The album is strong all the way through. Runaways is straight ahead rock and roll, the first single and should be enough to get the album some attention. It is also as strong a track as it is not close to being the best song on the album.

Here With Me is a monstrously good song. One can hear Guns and Roses November Rain, Meatloaf and others but perhaps what we should start saying is we can hear Flowers. The line " Don't want your picture in my cell phone, I want you hear with me." If radio still played rock and roll this song would be a huge hit. In my teenage years this song would have been one of the biggest songs of the year, MTV would have had some super over the top video in heavy rotation and girls would have swooned. In today's music scene this might not even be a single.

The Way It Was when I listened to the first few bars, before Flowers voice comes in and I thought I was listening to " We Built This City" era Jefferson Starship. Another strong song.

A Matter of Time goes back much more to The Killers first album, it would fit on Hot Fuss easily. Flowers is actually a very strong lyricist.

Deadlines and Commitments has a chorus which saves it from being an otherwise mundane song. Flowers rings out " If you should fall, upon hard times, if you should lose your way, there is a place here in this house, that you can stay." There is something to be said for having a place we can count on.

Miss Atomic Bomb is another flash of lyrical lightning, with "racing shadows in the moonlight, in the desert on the hot night," Mr. Flowers better make sure he sends the royalty check to the right address for Mr. Springsteen. Still a strong song.

Heart of a Girl again does Springsteen, perhaps better than he has in the last ten years, with lots of " she said and I said" the only thing that makes this more Killers than knock off is the background music of being much more modern and much less sparing than a Springsteen version would be.

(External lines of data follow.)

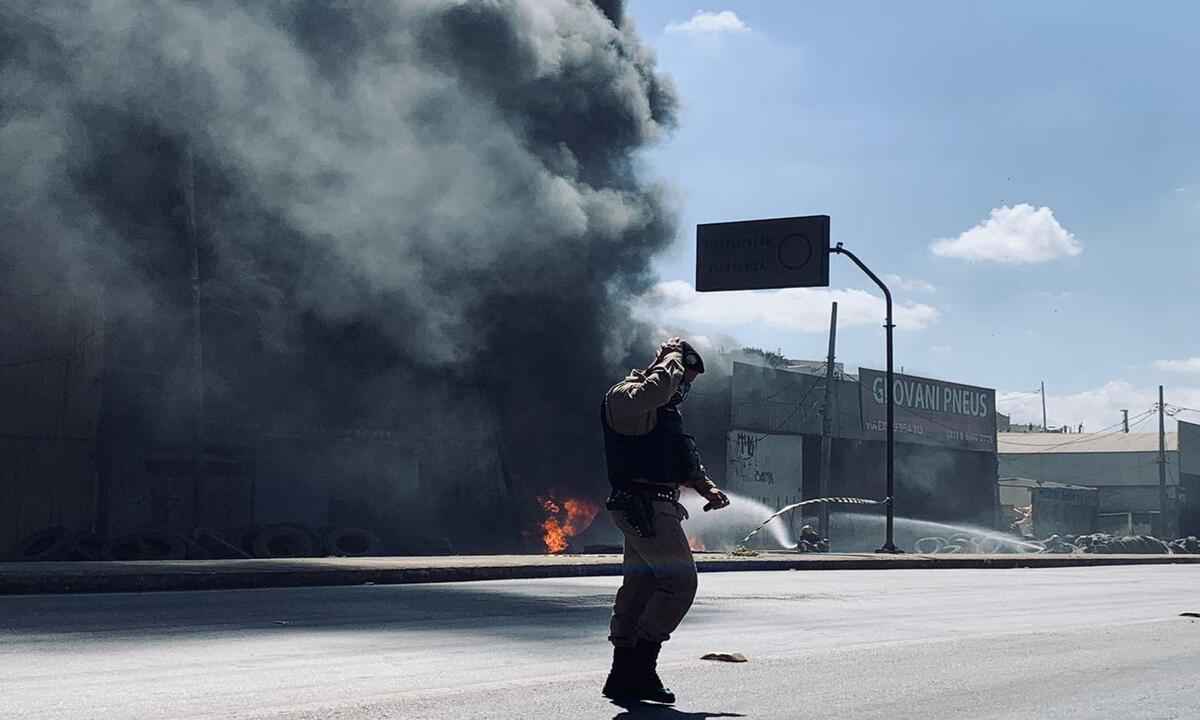 Incêndio em borracharia de Contagem fecha Via Expressa; veja o vídeo - Jorge Lopes/EM/D.A Press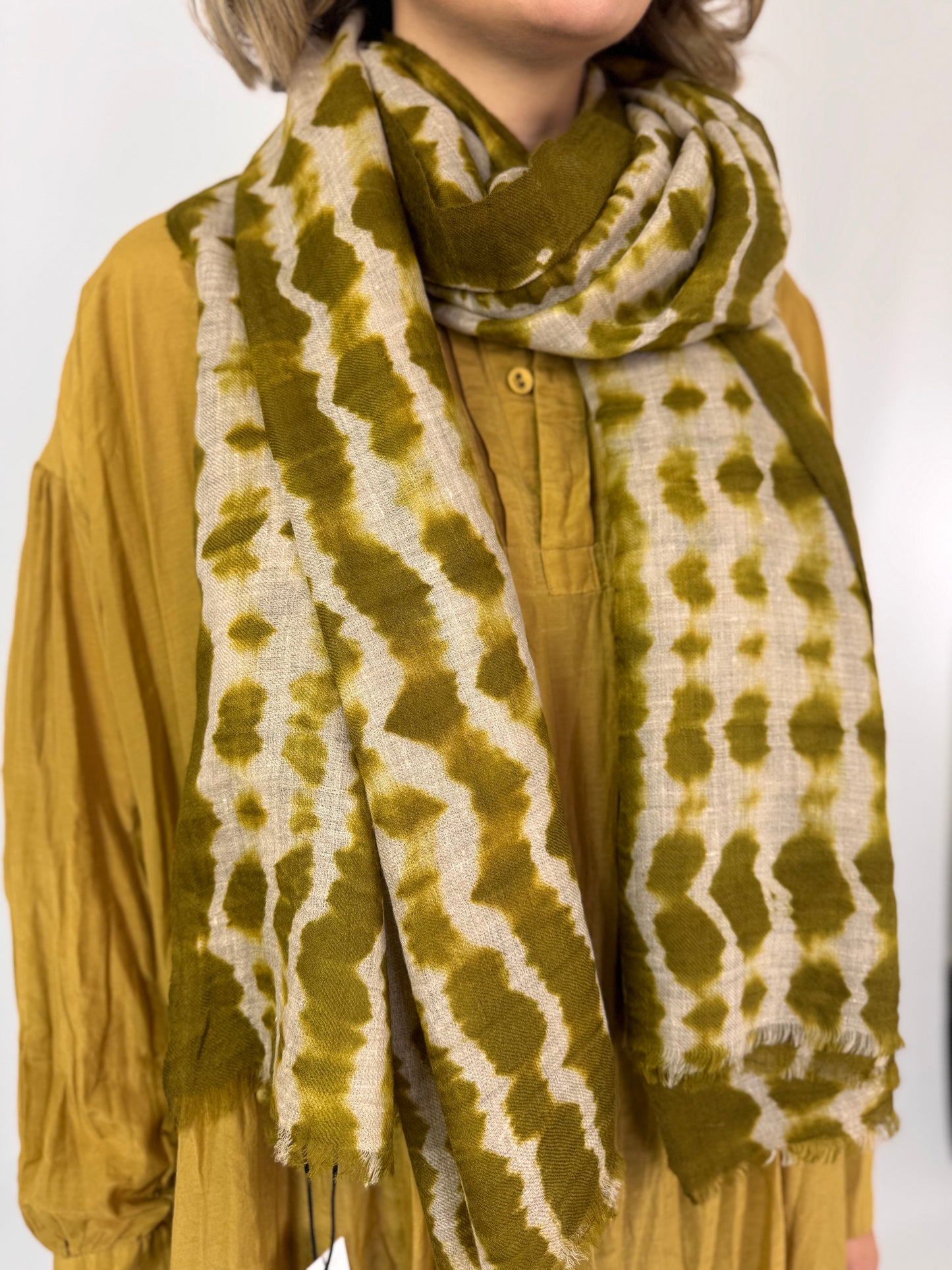 Denovembre Rive Scarf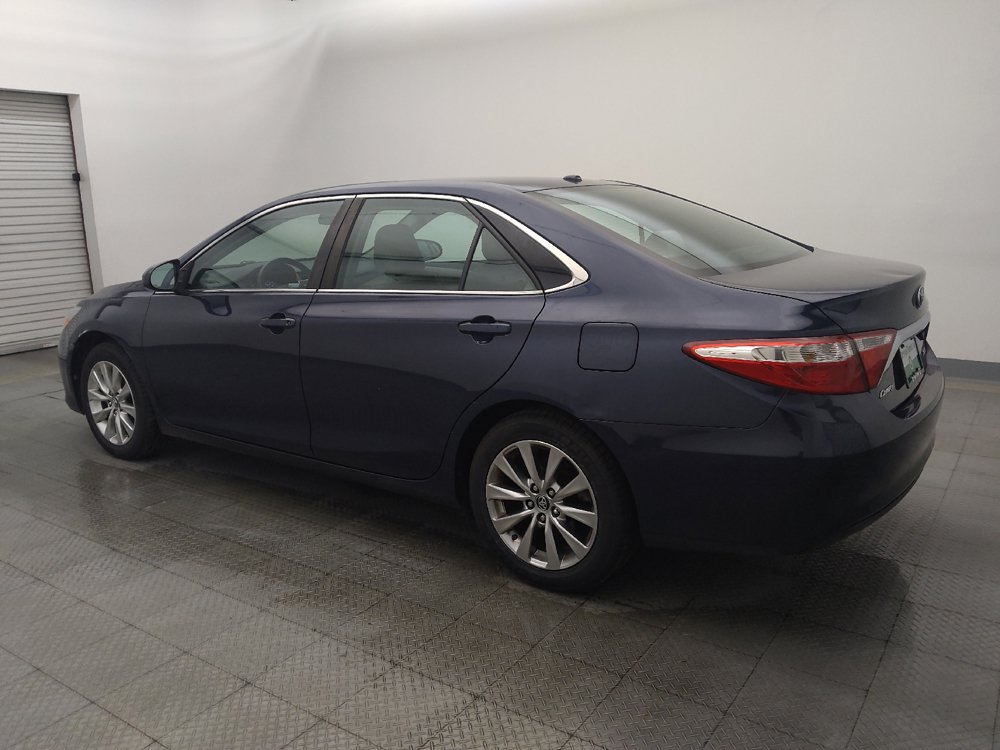 Used 2015 Toyota Camry XLE FWD image 3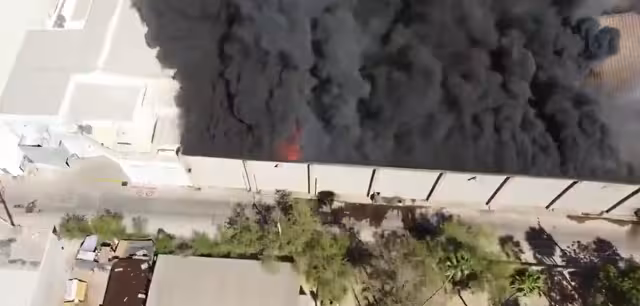 Una decena de intoxicados se reportaron por el incendio.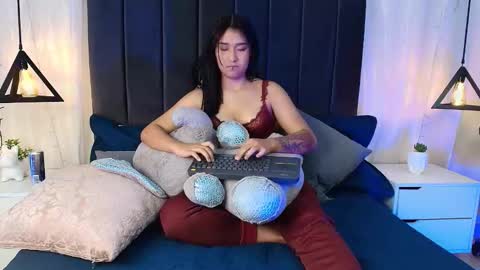 Snapshot of rubyvixxen_ chatting on 4, 10, 2025 Ruby online show from 4, 10, 2025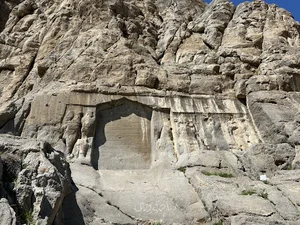 مکان تاریخی بیستون
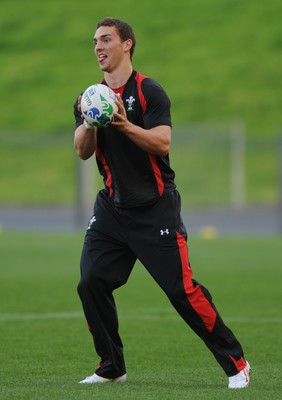 18.10.11 - Wales Rugby Training - George North during training. 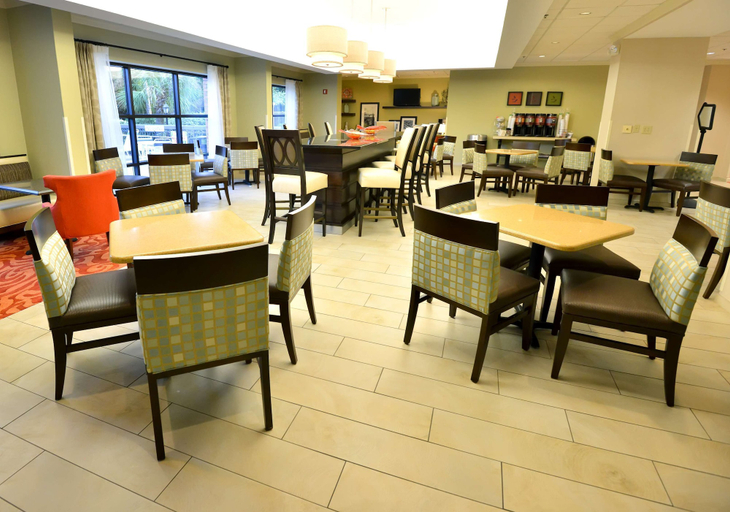 Food & Drinks 5, Hampton Inn Wilmington-Medical Park, New Hanover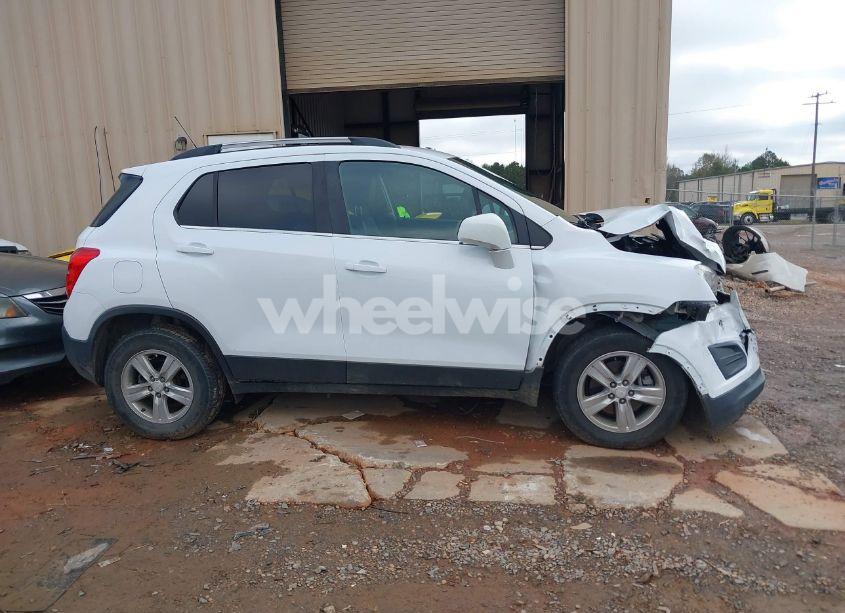 Photo 14 of 2016 Chevrolet Trax LT (VIN 3GNCJPSB7GL261471)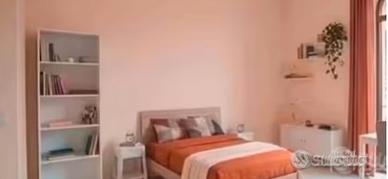 STANZA SINGOLA in zona ANAGNINA- SPESE INCLUSE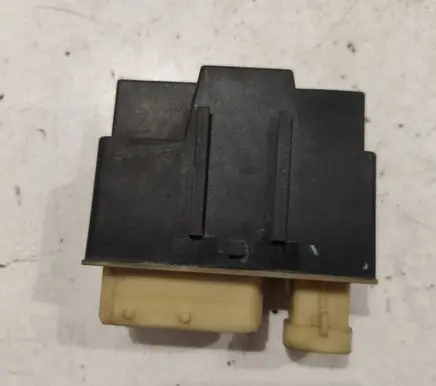 Citroen C5 Glow plug pre-heat relay 9652021180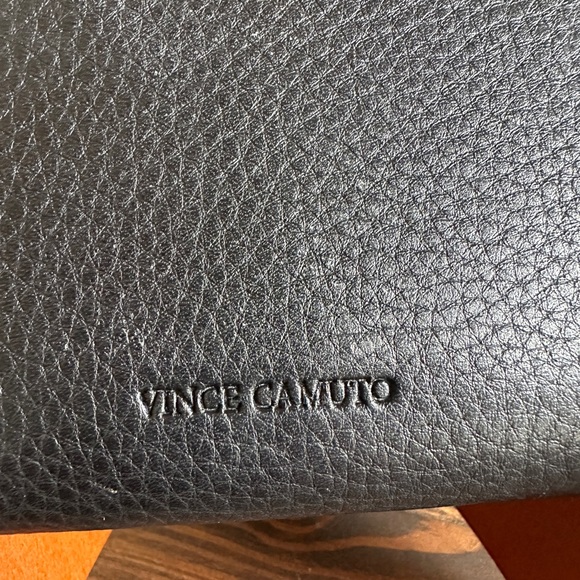 Vince Camuto Black Leather Clutch Wallet | VC-Bitty - Picture 4 of 8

Be Still is a typical power ballad. This song is the one in which Flowers uses what sets him apart. His voice rings, almost a capella in parts, " Don't break character, you've got a lot of heart, " with a great note on lot....this song may not be radio friendly but one can imagine a lot of sad young people, those who cannot wait to get out of their all enclosing hometowns, who cannot wait to start their lives, listening to this song and feeling inspired.

This is a, pardon the pun, killer album. Look up all your adjectives for overdone, over the top, bombastic, if not name dropping then sound and riff dropping from classic bands, and you will find a picture of The Killers. On this album it all works. Tremendously.